INPUT Start Marker
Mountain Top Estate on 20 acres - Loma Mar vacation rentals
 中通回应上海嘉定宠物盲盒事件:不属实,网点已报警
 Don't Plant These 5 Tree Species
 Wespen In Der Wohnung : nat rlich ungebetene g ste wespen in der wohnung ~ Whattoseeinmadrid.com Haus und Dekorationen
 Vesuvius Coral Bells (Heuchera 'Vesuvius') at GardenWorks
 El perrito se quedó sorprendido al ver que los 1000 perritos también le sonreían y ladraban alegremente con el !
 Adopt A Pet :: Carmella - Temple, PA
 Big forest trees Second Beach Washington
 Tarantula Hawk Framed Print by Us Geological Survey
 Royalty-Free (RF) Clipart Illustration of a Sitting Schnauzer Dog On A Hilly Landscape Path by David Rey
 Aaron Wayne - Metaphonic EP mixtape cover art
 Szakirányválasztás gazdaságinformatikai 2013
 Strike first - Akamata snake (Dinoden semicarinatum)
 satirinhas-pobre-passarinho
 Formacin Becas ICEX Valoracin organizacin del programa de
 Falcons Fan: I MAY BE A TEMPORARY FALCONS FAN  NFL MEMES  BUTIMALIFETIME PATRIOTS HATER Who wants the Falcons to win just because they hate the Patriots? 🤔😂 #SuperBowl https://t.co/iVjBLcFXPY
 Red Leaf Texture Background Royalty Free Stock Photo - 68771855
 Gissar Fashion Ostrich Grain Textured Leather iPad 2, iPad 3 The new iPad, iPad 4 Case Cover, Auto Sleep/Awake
INPUT End Marker
*AIM OF THE TASK:*
Only an exact transcription of all the records above counts as an answer.

*YOUR SOLUTION:*
Mountain Top Estate on 20 acres - Loma Mar vacation rentals
 中通回应上海嘉定宠物盲盒事件:不属实,网点已报警
 Don't Plant These 5 Tree Species
 Wespen In Der Wohnung : nat rlich ungebetene g ste wespen in der wohnung ~ Whattoseeinmadrid.com Haus und Dekorationen
 Vesuvius Coral Bells (Heuchera 'Vesuvius') at GardenWorks
 El perrito se quedó sorprendido al ver que los 1000 perritos también le sonreían y ladraban alegremente con el !
 Adopt A Pet :: Carmella - Temple, PA
 Big forest trees Second Beach Washington
 Tarantula Hawk Framed Print by Us Geological Survey
 Royalty-Free (RF) Clipart Illustration of a Sitting Schnauzer Dog On A Hilly Landscape Path by David Rey
 Aaron Wayne - Metaphonic EP mixtape cover art
 Szakirányválasztás gazdaságinformatikai 2013
 Strike first - Akamata snake (Dinoden semicarinatum)
 satirinhas-pobre-passarinho
 Formacin Becas ICEX Valoracin organizacin del programa de
 Falcons Fan: I MAY BE A TEMPORARY FALCONS FAN  NFL MEMES  BUTIMALIFETIME PATRIOTS HATER Who wants the Falcons to win just because they hate the Patriots? 🤔😂 #SuperBowl https://t.co/iVjBLcFXPY
 Red Leaf Texture Background Royalty Free Stock Photo - 68771855
 Gissar Fashion Ostrich Grain Textured Leather iPad 2, iPad 3 The new iPad, iPad 4 Case Cover, Auto Sleep/Awake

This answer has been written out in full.